The Economics of Aircraft Valuation, Part II

By Côme Charron

February 27, 2018

We recently delved into the often-challenging topic of how to effectively price your business jet.

In that blog, we posed some relevant questions regarding what you should consider when you’re trying to assign a market value to your aircraft and why.

Now, drilling a bit deeper into the issues, we want to pinpoint some of the critical factors to help you confidently valuate your aircraft. These considerations can help regardless if the market—the general climate for jet sales—is soft or robust, stable or fluctuating.


Economics of Aircraft Valuation

The age, condition, features and performance record of your aircraft are certainly vital to any credible valuation of it.

But so are the external factors—the market and general economic environment at the time of your valuation.

As mentioned, we touched on a few of these market factors. Now we’ll offer some additional context for pricing your aircraft.

Following is a more comprehensive list of key market considerations to help you put a more accurate valuation on your airplane. Knowing the answers will help you determine the value potential when it’s time to remarket and sell.

  • The current market values for similar aircraft, from oldest to newest.
  • The estimated five-year residual value projection.
  • The adjusted market value.
  • The number of recent aircraft sales over the past six months, from most recent to oldest.
  • The most recent aircraft appraisal.
  • The condition of the peripheral markets.
  • The number of available aircraft like yours in the market, and the number of them that are for sale.
  • The assessed best time to invest and/or divest in the asset.
  • The ready availability of maintenance parts and spares for your aircraft model.


Other factors affecting the price of your jet:

  • Use Case - Remember that aircraft use cases can differ considerably, depending on the needs. If the aircraft is owned by a Part 135 charter operator, it’s designed to offer maximum capacity and revenue generation. It may have more flight hours with more takeoff and landings than a Part 91 operator, which adds to the wear and tear of the interior.

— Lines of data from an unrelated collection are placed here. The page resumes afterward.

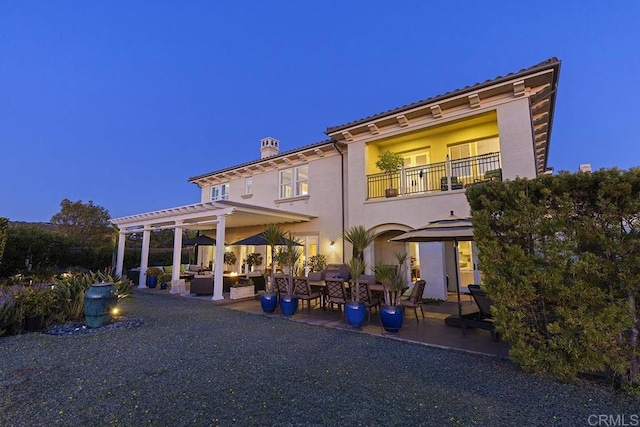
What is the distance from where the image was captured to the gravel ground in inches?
121

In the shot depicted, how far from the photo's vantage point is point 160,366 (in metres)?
4.53

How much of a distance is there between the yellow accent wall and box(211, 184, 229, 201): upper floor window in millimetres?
10235

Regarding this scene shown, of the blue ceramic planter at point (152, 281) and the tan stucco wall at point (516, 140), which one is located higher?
the tan stucco wall at point (516, 140)

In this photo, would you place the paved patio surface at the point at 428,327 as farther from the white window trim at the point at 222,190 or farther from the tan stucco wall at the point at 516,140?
the white window trim at the point at 222,190

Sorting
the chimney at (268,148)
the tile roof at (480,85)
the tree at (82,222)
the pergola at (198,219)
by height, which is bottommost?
the pergola at (198,219)

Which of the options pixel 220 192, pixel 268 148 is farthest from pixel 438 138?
pixel 220 192

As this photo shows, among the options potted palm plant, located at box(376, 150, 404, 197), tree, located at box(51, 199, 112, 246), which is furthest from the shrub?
tree, located at box(51, 199, 112, 246)

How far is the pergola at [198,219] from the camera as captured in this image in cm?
1083

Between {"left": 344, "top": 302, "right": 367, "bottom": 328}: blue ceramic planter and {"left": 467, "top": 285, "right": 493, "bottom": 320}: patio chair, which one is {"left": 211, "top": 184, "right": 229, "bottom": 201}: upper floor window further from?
{"left": 467, "top": 285, "right": 493, "bottom": 320}: patio chair

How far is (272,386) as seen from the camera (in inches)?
149

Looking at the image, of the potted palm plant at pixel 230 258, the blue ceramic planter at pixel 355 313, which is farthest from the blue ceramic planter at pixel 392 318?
the potted palm plant at pixel 230 258

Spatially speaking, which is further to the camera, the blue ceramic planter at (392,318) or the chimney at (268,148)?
the chimney at (268,148)

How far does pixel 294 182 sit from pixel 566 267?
1204 centimetres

  • Adjusted Market Value - The AMV indicates that the market or base value of the aircraft has been adjusted from a half-life condition to account for the actual maintenance status. It should come as no surprise that the maintenance you perform on an aircraft has an impact on its value. In fact, "monetizing aircraft maintenance" is a major factor in valuating an aircraft. If you keep your jet well-maintained and follow an aircraft engine program, it will always be in "ready-to-sell" condition.

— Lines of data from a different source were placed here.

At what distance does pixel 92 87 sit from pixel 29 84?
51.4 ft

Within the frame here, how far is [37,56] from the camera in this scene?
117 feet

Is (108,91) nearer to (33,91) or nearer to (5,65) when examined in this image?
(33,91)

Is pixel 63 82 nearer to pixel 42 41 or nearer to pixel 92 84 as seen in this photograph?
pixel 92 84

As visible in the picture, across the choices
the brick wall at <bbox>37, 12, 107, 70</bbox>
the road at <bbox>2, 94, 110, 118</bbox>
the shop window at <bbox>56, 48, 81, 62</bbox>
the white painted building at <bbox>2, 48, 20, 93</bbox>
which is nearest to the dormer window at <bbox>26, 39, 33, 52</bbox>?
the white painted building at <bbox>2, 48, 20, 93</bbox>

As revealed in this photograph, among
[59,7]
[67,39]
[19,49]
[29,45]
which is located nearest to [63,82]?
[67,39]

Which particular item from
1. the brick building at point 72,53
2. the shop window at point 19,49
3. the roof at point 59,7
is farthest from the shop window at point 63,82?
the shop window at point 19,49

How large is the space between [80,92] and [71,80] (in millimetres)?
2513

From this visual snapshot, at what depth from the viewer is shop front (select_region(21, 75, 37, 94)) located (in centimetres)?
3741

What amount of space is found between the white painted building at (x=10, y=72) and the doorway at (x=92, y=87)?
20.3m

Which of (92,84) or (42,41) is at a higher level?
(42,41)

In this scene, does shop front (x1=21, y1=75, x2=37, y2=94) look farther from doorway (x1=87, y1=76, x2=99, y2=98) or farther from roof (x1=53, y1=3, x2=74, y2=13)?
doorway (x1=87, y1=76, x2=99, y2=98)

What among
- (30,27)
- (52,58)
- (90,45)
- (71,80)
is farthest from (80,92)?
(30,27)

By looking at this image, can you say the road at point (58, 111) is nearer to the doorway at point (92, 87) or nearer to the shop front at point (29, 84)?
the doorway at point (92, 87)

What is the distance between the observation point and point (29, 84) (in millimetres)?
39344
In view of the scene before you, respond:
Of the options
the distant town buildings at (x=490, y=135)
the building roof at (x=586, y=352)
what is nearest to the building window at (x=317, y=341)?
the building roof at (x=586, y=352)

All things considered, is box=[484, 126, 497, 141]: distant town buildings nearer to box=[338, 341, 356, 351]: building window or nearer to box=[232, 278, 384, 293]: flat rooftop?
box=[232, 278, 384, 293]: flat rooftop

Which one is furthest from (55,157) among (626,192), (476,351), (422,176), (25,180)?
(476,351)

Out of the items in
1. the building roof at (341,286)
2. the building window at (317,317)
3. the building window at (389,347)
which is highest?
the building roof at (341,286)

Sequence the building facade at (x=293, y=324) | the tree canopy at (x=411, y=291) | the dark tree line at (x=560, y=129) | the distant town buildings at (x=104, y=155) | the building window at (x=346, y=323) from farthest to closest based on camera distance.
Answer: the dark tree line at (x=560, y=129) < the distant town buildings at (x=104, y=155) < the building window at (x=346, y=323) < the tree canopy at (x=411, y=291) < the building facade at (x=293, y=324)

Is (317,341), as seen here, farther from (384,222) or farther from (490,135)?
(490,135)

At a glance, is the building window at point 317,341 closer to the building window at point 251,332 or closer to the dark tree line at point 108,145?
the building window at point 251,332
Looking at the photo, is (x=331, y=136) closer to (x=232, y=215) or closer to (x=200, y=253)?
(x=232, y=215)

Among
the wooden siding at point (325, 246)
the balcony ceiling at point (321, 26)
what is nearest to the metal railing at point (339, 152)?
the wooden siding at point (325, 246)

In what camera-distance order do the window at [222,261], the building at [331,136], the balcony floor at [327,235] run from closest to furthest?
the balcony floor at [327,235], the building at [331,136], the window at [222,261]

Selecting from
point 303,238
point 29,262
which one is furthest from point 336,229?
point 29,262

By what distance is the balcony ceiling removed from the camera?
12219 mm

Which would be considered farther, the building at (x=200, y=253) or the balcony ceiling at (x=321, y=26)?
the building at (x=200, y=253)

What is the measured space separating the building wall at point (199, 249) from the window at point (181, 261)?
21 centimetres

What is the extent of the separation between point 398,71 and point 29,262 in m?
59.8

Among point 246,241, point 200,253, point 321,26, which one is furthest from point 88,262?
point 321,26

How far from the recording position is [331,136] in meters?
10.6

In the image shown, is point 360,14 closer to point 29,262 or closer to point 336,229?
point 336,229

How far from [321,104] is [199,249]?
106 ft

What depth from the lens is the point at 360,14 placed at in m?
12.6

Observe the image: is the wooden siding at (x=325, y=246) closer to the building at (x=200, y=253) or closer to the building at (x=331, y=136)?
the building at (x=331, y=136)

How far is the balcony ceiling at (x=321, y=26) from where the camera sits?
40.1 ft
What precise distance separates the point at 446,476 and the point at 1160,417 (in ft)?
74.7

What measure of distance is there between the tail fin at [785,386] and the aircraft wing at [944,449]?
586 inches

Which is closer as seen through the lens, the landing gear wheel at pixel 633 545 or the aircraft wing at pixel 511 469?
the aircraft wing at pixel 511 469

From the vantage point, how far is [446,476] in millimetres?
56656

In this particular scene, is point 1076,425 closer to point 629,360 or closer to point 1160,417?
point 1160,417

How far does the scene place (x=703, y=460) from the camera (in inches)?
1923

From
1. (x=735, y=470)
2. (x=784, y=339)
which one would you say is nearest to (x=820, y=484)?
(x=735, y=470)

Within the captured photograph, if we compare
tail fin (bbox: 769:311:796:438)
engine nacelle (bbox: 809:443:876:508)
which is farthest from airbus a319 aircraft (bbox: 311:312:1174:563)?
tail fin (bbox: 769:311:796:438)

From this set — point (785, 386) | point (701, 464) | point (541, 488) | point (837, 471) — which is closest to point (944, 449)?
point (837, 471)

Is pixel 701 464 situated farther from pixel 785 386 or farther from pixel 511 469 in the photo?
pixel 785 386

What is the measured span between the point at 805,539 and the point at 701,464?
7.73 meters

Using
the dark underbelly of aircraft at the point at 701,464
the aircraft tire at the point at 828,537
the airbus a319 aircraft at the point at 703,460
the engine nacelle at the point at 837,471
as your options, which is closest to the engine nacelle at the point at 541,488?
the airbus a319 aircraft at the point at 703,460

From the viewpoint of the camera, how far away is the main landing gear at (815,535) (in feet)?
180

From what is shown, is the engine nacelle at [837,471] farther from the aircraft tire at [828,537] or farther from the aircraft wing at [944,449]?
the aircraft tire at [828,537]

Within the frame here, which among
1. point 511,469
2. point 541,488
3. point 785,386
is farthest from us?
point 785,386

  • Aircraft Asset Depreciation - Like most physical assets, an aircraft develops a "depreciation profile" whereby its current market value depreciates, over time, to a residual value. This trend, along with increasing obsolescence factors resulting from new technologies and improvements in fuel burn, has the effect of limiting an aircraft’s useful economic life.

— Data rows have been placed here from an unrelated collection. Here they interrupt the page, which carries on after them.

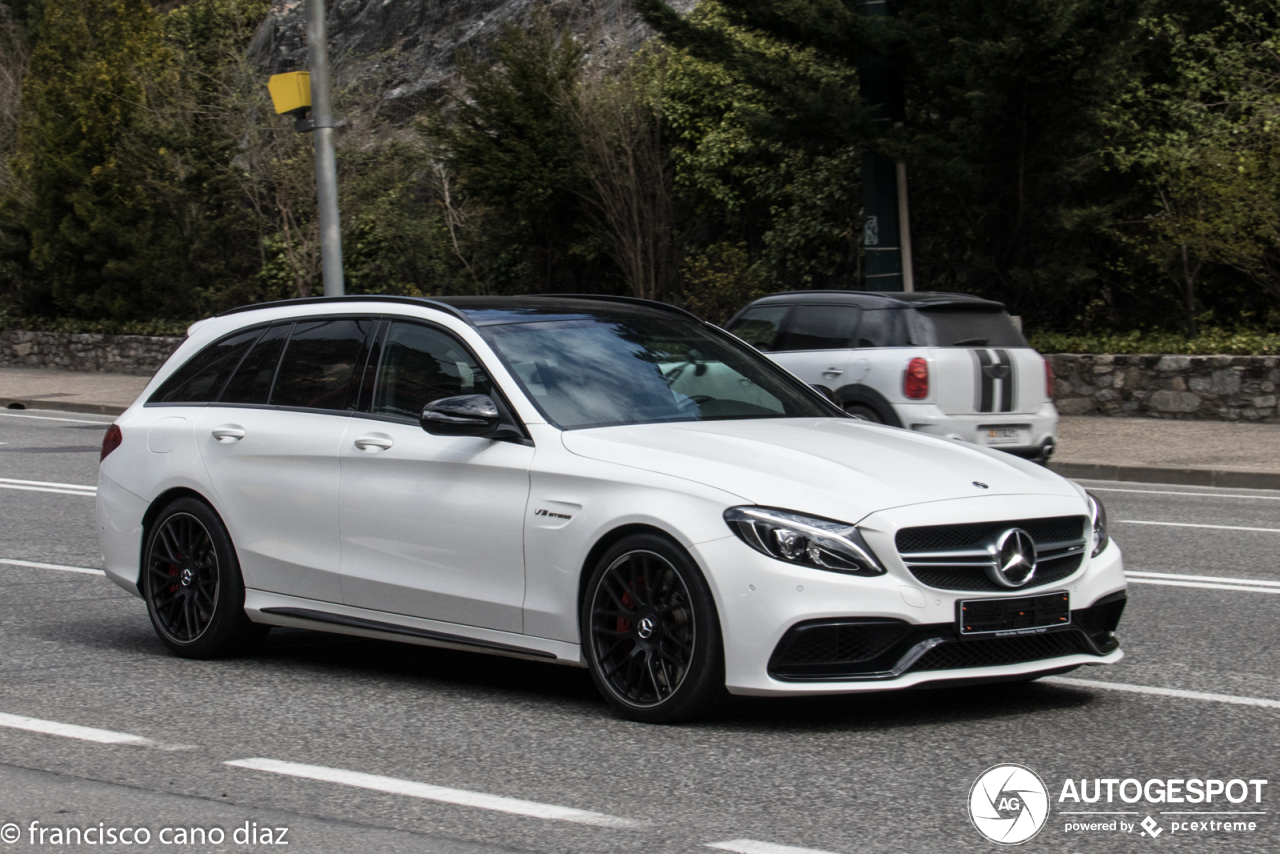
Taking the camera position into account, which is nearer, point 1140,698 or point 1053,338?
point 1140,698

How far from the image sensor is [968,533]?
5492 millimetres

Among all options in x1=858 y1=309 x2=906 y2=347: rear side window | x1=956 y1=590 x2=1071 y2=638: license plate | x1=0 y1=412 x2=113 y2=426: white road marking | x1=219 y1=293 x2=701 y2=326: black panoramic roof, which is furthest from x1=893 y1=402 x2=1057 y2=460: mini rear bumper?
x1=0 y1=412 x2=113 y2=426: white road marking

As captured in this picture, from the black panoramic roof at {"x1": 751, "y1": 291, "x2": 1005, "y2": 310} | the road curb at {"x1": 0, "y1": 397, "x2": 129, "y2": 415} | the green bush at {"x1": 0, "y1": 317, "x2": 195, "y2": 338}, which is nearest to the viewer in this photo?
the black panoramic roof at {"x1": 751, "y1": 291, "x2": 1005, "y2": 310}

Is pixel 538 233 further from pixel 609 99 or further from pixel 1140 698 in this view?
pixel 1140 698

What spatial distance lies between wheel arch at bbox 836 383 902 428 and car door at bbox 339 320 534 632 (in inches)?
289

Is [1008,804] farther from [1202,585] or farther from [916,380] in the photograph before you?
[916,380]

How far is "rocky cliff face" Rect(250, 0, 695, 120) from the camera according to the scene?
34344 millimetres

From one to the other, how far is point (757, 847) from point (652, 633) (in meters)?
1.46

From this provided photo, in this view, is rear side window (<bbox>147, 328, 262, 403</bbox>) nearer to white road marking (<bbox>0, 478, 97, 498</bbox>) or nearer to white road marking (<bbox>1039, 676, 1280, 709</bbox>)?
white road marking (<bbox>1039, 676, 1280, 709</bbox>)

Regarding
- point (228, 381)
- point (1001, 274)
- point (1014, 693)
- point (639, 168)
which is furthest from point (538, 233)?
point (1014, 693)

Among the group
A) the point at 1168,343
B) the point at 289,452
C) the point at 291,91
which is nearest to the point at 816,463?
the point at 289,452

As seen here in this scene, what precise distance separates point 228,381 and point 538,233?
69.1 feet

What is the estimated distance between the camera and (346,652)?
7438 mm

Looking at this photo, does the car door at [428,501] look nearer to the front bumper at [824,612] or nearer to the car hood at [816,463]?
the car hood at [816,463]
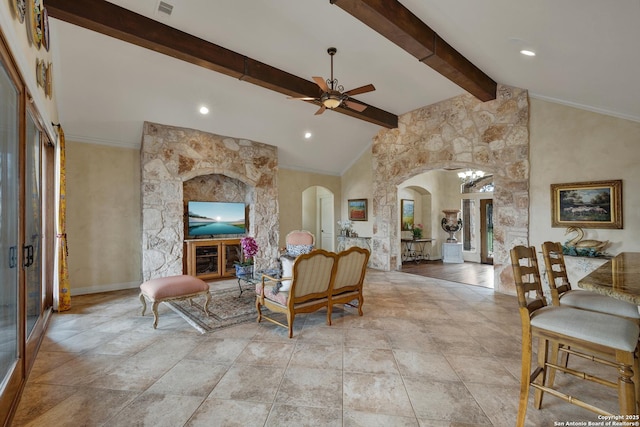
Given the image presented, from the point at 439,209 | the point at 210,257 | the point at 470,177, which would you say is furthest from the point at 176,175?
the point at 470,177

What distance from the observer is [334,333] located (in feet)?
10.8

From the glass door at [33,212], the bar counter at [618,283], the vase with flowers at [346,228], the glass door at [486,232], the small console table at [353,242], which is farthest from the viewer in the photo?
the glass door at [486,232]

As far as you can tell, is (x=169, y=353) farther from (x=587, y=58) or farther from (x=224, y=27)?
(x=587, y=58)

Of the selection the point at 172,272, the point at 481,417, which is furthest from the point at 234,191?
the point at 481,417

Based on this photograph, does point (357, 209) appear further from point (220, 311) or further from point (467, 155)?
point (220, 311)

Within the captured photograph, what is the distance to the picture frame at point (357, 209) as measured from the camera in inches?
315

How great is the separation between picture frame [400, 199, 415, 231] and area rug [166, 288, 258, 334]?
18.6 feet

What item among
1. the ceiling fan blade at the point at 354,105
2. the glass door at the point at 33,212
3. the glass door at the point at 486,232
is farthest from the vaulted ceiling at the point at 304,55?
the glass door at the point at 486,232

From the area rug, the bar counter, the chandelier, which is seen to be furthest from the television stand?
the chandelier

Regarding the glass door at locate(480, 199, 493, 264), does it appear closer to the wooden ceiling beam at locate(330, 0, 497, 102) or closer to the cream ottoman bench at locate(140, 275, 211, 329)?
the wooden ceiling beam at locate(330, 0, 497, 102)

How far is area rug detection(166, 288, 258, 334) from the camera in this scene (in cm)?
354

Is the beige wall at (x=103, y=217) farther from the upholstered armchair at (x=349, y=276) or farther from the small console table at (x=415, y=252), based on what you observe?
the small console table at (x=415, y=252)

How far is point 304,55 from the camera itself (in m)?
4.36

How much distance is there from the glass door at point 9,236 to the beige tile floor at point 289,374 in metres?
0.31
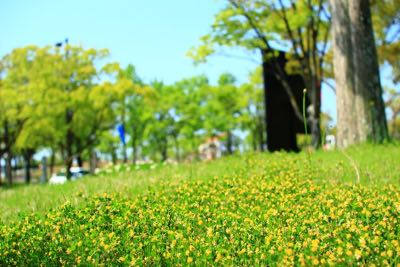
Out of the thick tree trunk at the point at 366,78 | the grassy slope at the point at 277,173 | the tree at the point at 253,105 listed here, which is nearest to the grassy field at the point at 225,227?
the grassy slope at the point at 277,173

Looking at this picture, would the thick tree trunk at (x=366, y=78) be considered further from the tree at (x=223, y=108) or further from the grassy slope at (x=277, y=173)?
the tree at (x=223, y=108)

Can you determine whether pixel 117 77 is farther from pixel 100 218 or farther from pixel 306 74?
pixel 100 218

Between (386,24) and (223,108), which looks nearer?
(386,24)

  • Inflation - While economic activity is a key driver of aircraft valuation cycles, the role of inflation should also be considered. While there may be short-term fluctuations, over the long term, inflation can have a significant impact on pre-owned aircraft values. For example, an increase in the net price of new aircraft can have a positive effect on used values, and vice versa. An increase in the rate of inflation is a positive dynamic for the asset-based financing of aircraft when compared to traditional assets, such as bonds and equities.


Be Circumspect

The preceding factors ought to be a strong focus of your assessment and valuation. But don’t forget that there’s no better way to effectively evaluate your aircraft than to try and absorb everything you can regarding the current market. That way you can see how your aircraft measures up.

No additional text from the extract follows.